September 30, 2013
The Inheritance of Loss by Kiran Desai
Sai has been brought up by her grandfather after her parents are killed. He is a distant man, whose only love appears to be his dog and Sai's main companions are the cook and the elderly sisters who see to her education. The cook has a son in America, who is struggling to make ends meet and achieve the greatness he believes can be found there. And then Sai has another tutor as she grows, a young man she is fond of who is to help her with physics. But he is pretty lost himself.
There are a lot of people to keep track of in this book. And sadly, I didn't really care about any of them. Not even Sai, who is one of the more sympathetic characters in the book. The judge, I found almost useless, even though everything seemed to revolve around him. His forays into his past didn't add anything for me and I couldn't even hate him despite his violence and apathy. Because he just didn't matter that much. The rest of the characters had briefer histories and not a lot of time, excepting the cook and his son Biju. But again, those felt more like interruptions of the book rather than part of the story.
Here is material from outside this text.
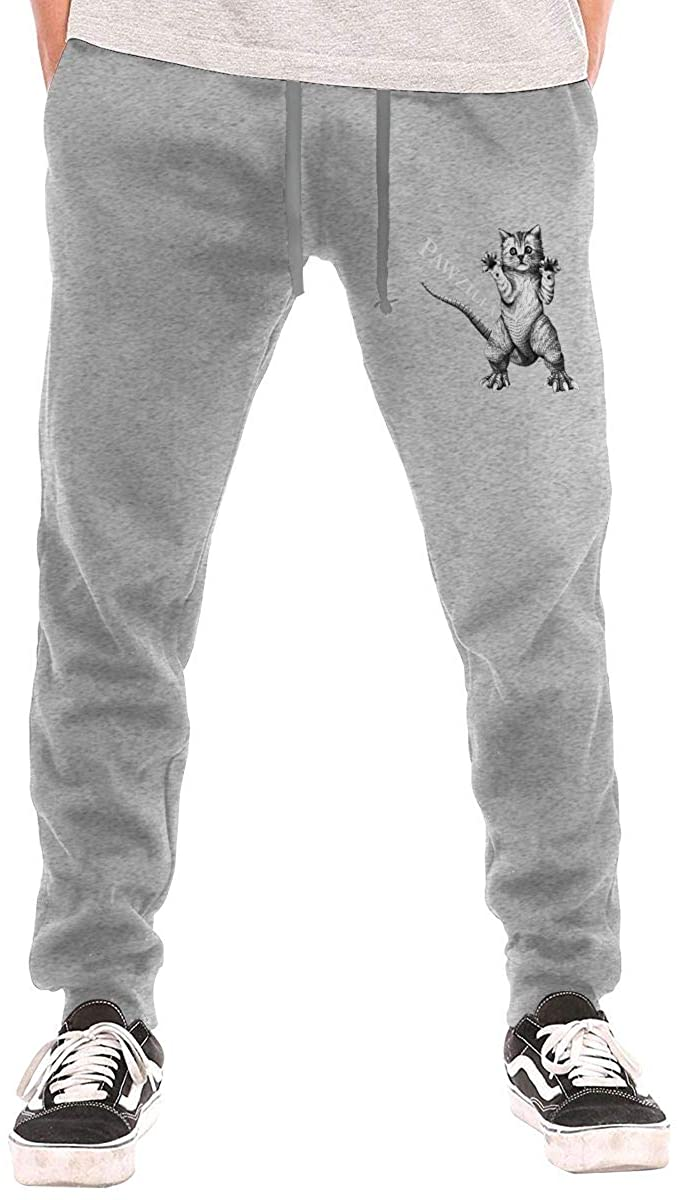 Cat Dinosaur Men Jogger Sweatpants Sports Long Tights Pants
Maybe it was all of the apathy. Maybe it was just the plot not really meandering anywhere. But this book was very hard to sink into. The language was nice enough. Desai definitely has a unique voice. But instead of making a book that I could care about, she just uses pretty language to talk about people that aren't that interesting. And while she does introduce a lot of political elements into the book, they felt forced and nobody has a positive description. From Americans, to Europeans, to Indians, nobody seems to have admirable traits in this book. I realize it's just a story of people struggling to get by, but if I wanted bad news with people I'm disconnected to, I'd just turn on the news. When I read a book I want to be able to understand the characters and feel for them.
Maybe I'm too picky, but this wasn't for me. I can't even really judge who this would be a good book for, but I'm sure someone out there likes it.